[Spatial data accompanied by pictures]
§ §
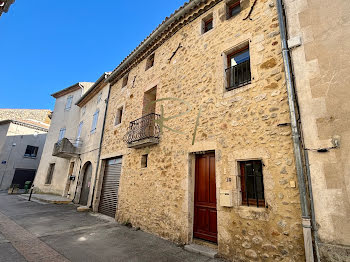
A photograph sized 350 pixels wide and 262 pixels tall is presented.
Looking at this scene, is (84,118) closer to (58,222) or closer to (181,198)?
(58,222)

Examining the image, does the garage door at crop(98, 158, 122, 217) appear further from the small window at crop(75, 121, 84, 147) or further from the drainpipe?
the drainpipe

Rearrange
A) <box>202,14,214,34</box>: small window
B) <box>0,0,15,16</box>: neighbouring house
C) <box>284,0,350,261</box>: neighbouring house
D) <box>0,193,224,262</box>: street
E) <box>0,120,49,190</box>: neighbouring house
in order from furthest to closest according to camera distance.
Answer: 1. <box>0,120,49,190</box>: neighbouring house
2. <box>202,14,214,34</box>: small window
3. <box>0,0,15,16</box>: neighbouring house
4. <box>0,193,224,262</box>: street
5. <box>284,0,350,261</box>: neighbouring house

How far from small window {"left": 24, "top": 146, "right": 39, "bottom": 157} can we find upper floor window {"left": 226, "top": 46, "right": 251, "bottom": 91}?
2376cm

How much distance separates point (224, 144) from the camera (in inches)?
172

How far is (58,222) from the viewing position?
21.8ft

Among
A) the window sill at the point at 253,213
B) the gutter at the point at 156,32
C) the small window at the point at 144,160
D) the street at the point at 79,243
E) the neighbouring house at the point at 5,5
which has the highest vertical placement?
the gutter at the point at 156,32

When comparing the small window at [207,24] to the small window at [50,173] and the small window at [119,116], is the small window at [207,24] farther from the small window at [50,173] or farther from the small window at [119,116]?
the small window at [50,173]

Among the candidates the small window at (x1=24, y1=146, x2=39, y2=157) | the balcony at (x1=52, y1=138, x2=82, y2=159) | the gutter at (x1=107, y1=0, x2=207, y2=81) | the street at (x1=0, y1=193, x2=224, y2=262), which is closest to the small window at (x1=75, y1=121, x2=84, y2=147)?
the balcony at (x1=52, y1=138, x2=82, y2=159)

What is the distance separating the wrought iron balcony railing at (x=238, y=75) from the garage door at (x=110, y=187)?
575cm

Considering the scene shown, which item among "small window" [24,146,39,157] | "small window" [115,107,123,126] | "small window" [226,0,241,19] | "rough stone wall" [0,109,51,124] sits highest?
"rough stone wall" [0,109,51,124]

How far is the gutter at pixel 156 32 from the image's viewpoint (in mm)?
6252

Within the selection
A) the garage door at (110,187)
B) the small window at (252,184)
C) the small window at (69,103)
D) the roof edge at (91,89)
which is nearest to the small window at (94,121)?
the roof edge at (91,89)

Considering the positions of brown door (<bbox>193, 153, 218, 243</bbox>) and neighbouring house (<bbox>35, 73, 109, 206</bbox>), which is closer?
brown door (<bbox>193, 153, 218, 243</bbox>)

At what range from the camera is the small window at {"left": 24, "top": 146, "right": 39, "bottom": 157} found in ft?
67.6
§ §
**To be done**
Begin at the start of the records and copy each line word for word, stopping after the line that contains "5. <box>284,0,350,261</box>: neighbouring". Leave the pictures out of your answer.

**Written solution**
A photograph sized 350 pixels wide and 262 pixels tall is presented.
Looking at this scene, is (84,118) closer to (58,222) or closer to (181,198)?
(58,222)

Examining the image, does the garage door at crop(98, 158, 122, 217) appear further from the small window at crop(75, 121, 84, 147) or further from the drainpipe?
the drainpipe

Rearrange
A) <box>202,14,214,34</box>: small window
B) <box>0,0,15,16</box>: neighbouring house
C) <box>284,0,350,261</box>: neighbouring house
D) <box>0,193,224,262</box>: street
E) <box>0,120,49,190</box>: neighbouring house
in order from furthest to closest according to camera distance.
Answer: 1. <box>0,120,49,190</box>: neighbouring house
2. <box>202,14,214,34</box>: small window
3. <box>0,0,15,16</box>: neighbouring house
4. <box>0,193,224,262</box>: street
5. <box>284,0,350,261</box>: neighbouring house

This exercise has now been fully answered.